I confirm this bug on FreeBSD 11.0 RELEASE. Only igb interfaces are affected as the issue don't occur with host using em instead of igb interfaces. The crash seem to be related to a certain type and amount of packets. Removing ALTQ support from kernel fix the issue.
(In reply to nicolas from comment #2) FYI, including ALTQ in the kernel config switches igb(4) interfaces to legacy single-queue mode. I have seen crashes like these with high-bandwidth traffic when the driver is in this mode. If you need ALTQ, add a queue to limit throughput through igb interfaces. For example, the following workaround has prevented crashes on my systems for the last six months: ## Limit bandwidth on internal interface to avoid igb driver bug altq on $int_if cbq bandwidth 404Mb queue { internal } queue internal bandwidth 99% priority 1 cbq(default red borrow)
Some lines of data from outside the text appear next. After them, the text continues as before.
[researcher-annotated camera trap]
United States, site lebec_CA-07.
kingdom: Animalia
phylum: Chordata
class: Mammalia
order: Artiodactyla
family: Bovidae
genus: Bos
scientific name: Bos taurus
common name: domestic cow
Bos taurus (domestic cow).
This issue is also discussed here: https://bugs.freebsd.org/bugzilla/show_bug.cgi?id=208409 and here: https://bugs.freebsd.org/bugzilla/show_bug.cgi?id=213257
A commit references this bug: Author: loos Date: Sat Feb 25 20:21:39 UTC 2017 New revision: 314281 URL: https://svnweb.freebsd.org/changeset/base/314281 Log: Disable the driver managed queue for igb(4) when the legacy transmit interface is used. The legacy API (IGB_LEGACY_TX) is enabled when ALTQ is built into kernel. As noted in altq(9), it is responsibility of the caller to protect this queue against concurrent access and, in the igb case, the interface send queue is protected by tx queue mutex. This obviously cannot protect the driver managed queue against concurrent access from different tx queues and leads to numerous and quite strange panic traces (usually shown as packets disappearing into thin air). Improving the locking to cope with this means serialize all access to this (single) queue and produces no gain, it actually affects the performance quite noticeabily. The driver managed queue is already disabled when an ALTQ queue discipline is set on interface (in altq_enable()), because the driver managed queue can interfere with ALTQ timing (whence the reports that setting an ALTQ queue discipline on interface also fixes the issue). Disabling this additional queue keeps the ability to use if_start() to send packets to individual NIC queues while it simply eliminate the race. This is a direct commit to stable/11 as -head driver does not support ALTQ anymore. PR: 213257 PR: 212413 Discussed with: sbruno Tested by: Konstantin Kormashev <konstantin@netgate.com> Obtained from: pfSense Sponsored by: Rubicon Communications, LLC (Netgate) Changes: stable/11/sys/dev/e1000/if_igb.c
A commit references this bug: Author: loos Date: Sat Mar 11 07:54:05 UTC 2017 New revision: 315060 URL: https://svnweb.freebsd.org/changeset/base/315060 Log: MFC of r314281: Disable the driver managed queue for igb(4) when the legacy transmit interface is used. The legacy API (IGB_LEGACY_TX) is enabled when ALTQ is built into kernel. As noted in altq(9), it is responsibility of the caller to protect this queue against concurrent access and, in the igb case, the interface send queue is protected by tx queue mutex. This obviously cannot protect the driver managed queue against concurrent access from different tx queues and leads to numerous and quite strange panic traces (usually shown as packets disappearing into thin air). Improving the locking to cope with this means serialize all access to this (single) queue and produces no gain, it actually affects the performance quite noticeabily. The driver managed queue is already disabled when an ALTQ queue discipline is set on interface (in altq_enable()), because the driver managed queue can interfere with ALTQ timing (whence the reports that setting an ALTQ queue discipline on interface also fixes the issue). Disabling this additional queue keeps the ability to use if_start() to send packets to individual NIC queues while it simply eliminate the race. This is a direct commit to stable/11 as -head driver does not support ALTQ anymore. PR: 213257 PR: 212413 Discussed with: sbruno Tested by: Konstantin Kormashev <konstantin@netgate.com> Obtained from: pfSense Sponsored by: Rubicon Communications, LLC (Netgate) Changes: _U stable/10/ stable/10/sys/dev/e1000/if_igb.c
Committed back in 2017. ^Triage: assign to committer that resolved.